**YOUR TASKS**.
a - In the Thomas S. Popkewitz biography below, in what year did he begin his career at the University of Wisconsin–Madison?
b - Please list every academic degree that the Popkewitz biography says he earned, with the institution and year of each.
c - Write the next part of the Thomas S. Popkewitz biography, picking up after its final sentence.

--- start TEXT ---

- Born: August 16, 1940 (age 86) New York City, New York, U.S.
- Education: Steinhardt School of Culture, Education, and Human Development Teachers College, Columbia University Hunter College
- Scientific career
- Workplaces: University of Wisconsin–Madison

= Thomas S. Popkewitz =

Thomas S. Popkewitz (born August 16, 1940) is a professor in the department of curriculum and instruction, University of Wisconsin–Madison School of Education, US. His studies explore historically and contemporary education as practices of making different kinds of people (e.g., the citizen, the learner, the child left behind) that distribute differences (e.g., the achievement gap). He has written or edited approximately 40 books and 300 articles in journals and book chapters translated into 17 languages. Recent studies focus on the comparative reason of educational research as cartographies and architectures that produce phantasmagrams of societies, population and differences. The studies entail theoretical, discursive, ethnography, and historical studies that explore school, professional identities, and the relation to conceptions of differences inscribed childhood, learning and cultural differences.

== Biography ==

Popkewitz earned a B.A. at Hunter College, City University of New York (1962), a M.A. at Teachers College, Columbia University (1964) and an Ed.D. from New York University (1970). The American Educational Research Association awarded Popkewitz the Division B (Curriculum Studies) Lifetime Achievement Award (2008) and the University of Wisconsin–Madison School of Education gave him its Distinguished Faculty Award (2008). Popkewitz was elected as Fellow to the American Educational Research Association (2014). He has also been awarded a fellowship as guest researcher professor at the French Ministère de L’Éducation Nationale, De L’Ensigeignement Supérieur et De La Recherche, Institut National de Recherche Pédagogique (2010), distinguished overseas professor at East China Normal University (2014–2016), guest professor at Luxembourg (2012–2014), Doctor Honoris Causa at the Universidad de Granada in Spain (2014), and lifetime honorary professor at the Nanjing Normal University. He was elected to the Laureate Chapter of Kappa Delta Pi, International Honor Society in Education in 2016.

Popkewitz began his career at the University of Wisconsin-Madison in 1970, where he holds the position of professor. In 1978 Popkewitz was selected by the US State Department to organize an American delegation on teaching and learning for joint Soviet/American seminar at USSR Academy of Pedagogical Sciences Presidium, marking the beginning of a career that has been particularly defined by its international focus. In 1981, he was named a Fulbright Fellow, allowing him to spend the year at the USSR Academy of Pedagogical Sciences as a senior researcher. In the Fall of 1988, he was a Fellow at the Swedish Collegium for Advanced Study in the Social Sciences in Uppsala and from 1994 to 1999 acted as a visiting professor at Umeå University in Sweden. His international work has also included an award (1988) as W. F. Wilson Fellow from the Oppenheimer Foundation 1999–2000, in 1999–2000 a Senior Fulbright Fellow award at the University of Helsinki, and in 2004 a Finnish Academy of Science Fellow award.

--- end TEXT ---
--- start DATA SHOWN ---

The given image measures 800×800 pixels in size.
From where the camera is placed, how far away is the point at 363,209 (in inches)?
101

--- end DATA SHOWN ---
--- start DATA SHOWN ---

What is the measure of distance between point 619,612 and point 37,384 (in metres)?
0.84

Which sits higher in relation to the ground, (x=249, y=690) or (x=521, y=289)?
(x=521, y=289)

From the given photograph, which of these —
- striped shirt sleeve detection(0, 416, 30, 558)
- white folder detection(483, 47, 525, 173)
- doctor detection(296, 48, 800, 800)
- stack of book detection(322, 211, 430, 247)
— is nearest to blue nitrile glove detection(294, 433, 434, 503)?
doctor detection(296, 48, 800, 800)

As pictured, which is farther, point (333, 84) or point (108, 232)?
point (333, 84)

--- end DATA SHOWN ---

**OUTPUTS**.
a - 1970

b -
- B.A., Hunter College, City University of New York (1962)
- M.A., Teachers College, Columbia University (1964)
- Ed.D., New York University (1970)

c -
== Curriculum Studies ==

From the 1940s through the Cold War, curricular thinking was dominated by Ralph W. Tyler and his idea of teaching. In the post-Sputnik years, this procedural and instrumental mentality was recast as the development of scientifically oriented and efficient teaching methods (Pinar, et al.[4]). In the 1960s a variety of social and academic movements recognized the role of the politics of knowledge, cultural differences and the limits of objectivity-based theories. In this context, Pinar and colleagues (1995) consider that Popkewitz summarized the key elements of the new era already in 1988:Understanding research…requires thought about the intersection of biography, history, and social structure. While we are immersed in our personal histories, our practices are not simply products of our intent and will. We take part in the routines of daily life, we use language that is socially created to make camaraderie with others possible, and we develop affiliation with the roles and institutions that give form to our identities.Green and Cormack (2009) credit Popkewitz with having founded "The Popkewitz School of Research", or alternatively called "the Popkewitz Tradition", that investigates the social epistemology of the school. Green and Cormack (2009) note that the most interesting and conceptually rich work in curriculum has increasingly addressed itself to questions of textuality, language and discourse, noting further that previously there had been little explicit recognition or acknowledgment in the field as a whole of the importance of language in and for schooling, as well as for knowledge, identity and power. They argue that “here what might be appropriately if somewhat provocatively called the Popkewitz school” was a central site of embracing the linguistic turn (2009, p. 224).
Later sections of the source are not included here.